McElroy Michele K, Mahooti Sepi, Hasteh Farnaz
UCSD Department of Pathology, 200 W. Arbor Drive # 8720, San Diego, California.
Diagn Cytopathol. 2014 Jul;42(7):564-9. doi: 10.1002/dc.23071. Epub 2014 Jan 16.
Our goal was to evaluate the Bethesda system (TBS) in comparison to the previously used system at our institution. One hundred consecutive thyroid fine needle aspirations (FNAs) and 45 consecutive indeterminate FNAs were reviewed by two cytopathology-boarded pathologists, diagnosed based on TBS and correlated with management and follow-up. Re-evaluation led to a diagnosis change in 48% of cases. Thirty-nine percent of benign cases were unsatisfactory under TBS. For malignant diagnoses the positive predictive value (PPV) was unchanged, while the negative predictive value (NPV) was slightly improved using TBS. Both the PPV and NPV were improved for actionable diagnoses. Inter-observer variability across all categories was in moderate agreement. Clinical management of both follicular lesion (FL) and indeterminate cases ranged from none to immediate surgery. Repeat FNA resolved the diagnosis in 50% of indeterminate cases. Indeterminate cases had an overall malignancy rate of 27%; higher in pre- (46%) than post-TBS cases (8%). Inter-observer variability between the reviewing pathologists and the original pathologists for indeterminate cases was fair, and between the two reviewing pathologists was moderate. Using TBS criteria increased the unsatisfactory rate and led to improved prediction of malignancy and actionable diagnoses. The pre-Bethesda diagnosis of FL at our institution led to inconsistent clinical management. Clinical management of patients with indeterminate diagnoses was essentially unchanged following adoption of TBS. The moderate inter-observer agreement between the reviewing pathologists may be related to level of cytology experience, strict adherence to TBS, and the exclusive use of cytomorphology for diagnosis.
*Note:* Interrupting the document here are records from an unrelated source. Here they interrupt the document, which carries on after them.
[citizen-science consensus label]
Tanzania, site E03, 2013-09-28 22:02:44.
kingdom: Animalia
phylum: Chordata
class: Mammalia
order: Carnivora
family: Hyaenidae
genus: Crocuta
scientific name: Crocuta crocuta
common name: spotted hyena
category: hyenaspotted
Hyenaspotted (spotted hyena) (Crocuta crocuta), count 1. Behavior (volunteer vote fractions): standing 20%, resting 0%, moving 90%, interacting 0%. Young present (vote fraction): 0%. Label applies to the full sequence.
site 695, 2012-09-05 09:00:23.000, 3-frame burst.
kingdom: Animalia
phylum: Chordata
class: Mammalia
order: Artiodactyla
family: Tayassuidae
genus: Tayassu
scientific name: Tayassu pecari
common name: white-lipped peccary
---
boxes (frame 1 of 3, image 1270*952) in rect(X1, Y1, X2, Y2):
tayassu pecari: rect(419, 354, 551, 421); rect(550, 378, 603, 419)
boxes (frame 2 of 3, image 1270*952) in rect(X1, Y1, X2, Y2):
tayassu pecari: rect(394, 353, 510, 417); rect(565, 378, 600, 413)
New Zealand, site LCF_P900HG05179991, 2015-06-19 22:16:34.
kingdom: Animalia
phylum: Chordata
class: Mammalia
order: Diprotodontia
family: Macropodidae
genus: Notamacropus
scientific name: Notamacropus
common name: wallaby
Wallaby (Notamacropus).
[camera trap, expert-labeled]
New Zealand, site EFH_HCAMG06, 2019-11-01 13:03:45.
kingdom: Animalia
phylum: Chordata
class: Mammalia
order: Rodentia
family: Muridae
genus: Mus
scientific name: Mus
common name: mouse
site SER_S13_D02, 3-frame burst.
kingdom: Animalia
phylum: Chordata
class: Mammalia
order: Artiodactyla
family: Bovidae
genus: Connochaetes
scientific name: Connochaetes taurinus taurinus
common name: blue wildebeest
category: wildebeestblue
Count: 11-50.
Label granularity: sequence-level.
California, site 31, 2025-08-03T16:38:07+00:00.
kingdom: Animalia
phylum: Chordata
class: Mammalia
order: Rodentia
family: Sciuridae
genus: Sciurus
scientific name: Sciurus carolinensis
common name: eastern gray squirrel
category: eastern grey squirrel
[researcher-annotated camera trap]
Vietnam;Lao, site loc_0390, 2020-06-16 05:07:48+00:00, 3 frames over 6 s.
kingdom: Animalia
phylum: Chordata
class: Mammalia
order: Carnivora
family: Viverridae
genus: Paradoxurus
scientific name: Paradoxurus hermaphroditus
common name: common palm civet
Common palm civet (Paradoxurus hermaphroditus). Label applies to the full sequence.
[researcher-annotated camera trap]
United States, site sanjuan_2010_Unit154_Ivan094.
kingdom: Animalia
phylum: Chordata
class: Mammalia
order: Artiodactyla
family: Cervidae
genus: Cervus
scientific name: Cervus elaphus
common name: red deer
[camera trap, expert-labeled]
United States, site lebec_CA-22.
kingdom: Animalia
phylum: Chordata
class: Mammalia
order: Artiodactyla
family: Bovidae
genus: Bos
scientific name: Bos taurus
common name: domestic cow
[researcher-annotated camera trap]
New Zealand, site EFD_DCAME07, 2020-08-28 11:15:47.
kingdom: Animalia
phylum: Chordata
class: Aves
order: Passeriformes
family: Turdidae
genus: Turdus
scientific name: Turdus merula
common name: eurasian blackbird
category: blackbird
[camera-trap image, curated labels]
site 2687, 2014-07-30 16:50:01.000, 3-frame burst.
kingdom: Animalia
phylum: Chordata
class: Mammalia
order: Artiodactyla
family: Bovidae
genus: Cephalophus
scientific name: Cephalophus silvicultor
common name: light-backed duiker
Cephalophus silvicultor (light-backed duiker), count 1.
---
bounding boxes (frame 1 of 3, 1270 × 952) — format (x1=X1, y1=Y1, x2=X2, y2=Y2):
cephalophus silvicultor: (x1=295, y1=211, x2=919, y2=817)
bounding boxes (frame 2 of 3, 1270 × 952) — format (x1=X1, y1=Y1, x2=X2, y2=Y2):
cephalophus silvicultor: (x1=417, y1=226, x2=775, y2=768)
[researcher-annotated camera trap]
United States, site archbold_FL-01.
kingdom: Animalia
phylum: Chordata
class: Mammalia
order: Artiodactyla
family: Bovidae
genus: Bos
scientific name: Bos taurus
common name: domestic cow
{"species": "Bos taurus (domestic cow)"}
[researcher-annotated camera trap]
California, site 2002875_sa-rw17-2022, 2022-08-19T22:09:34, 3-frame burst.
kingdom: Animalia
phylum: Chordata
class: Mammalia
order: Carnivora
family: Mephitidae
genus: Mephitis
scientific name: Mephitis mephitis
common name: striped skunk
我们的目标是评估贝塞斯达系统(TBS),并与我们机构之前使用的系统进行比较。两位具有细胞病理学资质的病理学家对100例连续的甲状腺细针穿刺抽吸活检(FNA)以及45例连续的不确定FNA进行了复查,根据TBS进行诊断,并与治疗及随访情况相关联。重新评估导致48%的病例诊断发生改变。在TBS标准下,39%的良性病例诊断不明确。对于恶性诊断,阳性预测值(PPV)未变,而使用TBS时阴性预测值(NPV)略有改善。对于可采取行动的诊断,PPV和NPV均有所提高。所有类别中的观察者间变异性处于中等一致性水平。滤泡性病变(FL)和不确定病例的临床处理范围从无需处理到立即手术。重复FNA使50%的不确定病例得以明确诊断。不确定病例的总体恶性率为27%;TBS实施前(46%)高于实施后(8%)。复查病理学家与原病理学家之间对于不确定病例的观察者间变异性为一般,而两位复查病理学家之间的观察者间变异性为中等。使用TBS标准增加了诊断不明确率,并改善了对恶性肿瘤的预测以及可采取行动的诊断。我们机构在采用TBS之前对FL的诊断导致临床处理不一致。采用TBS后,不确定诊断患者的临床处理基本未变。复查病理学家之间中等程度的观察者间一致性可能与细胞病理学经验水平、严格遵循TBS以及仅使用细胞形态学进行诊断有关。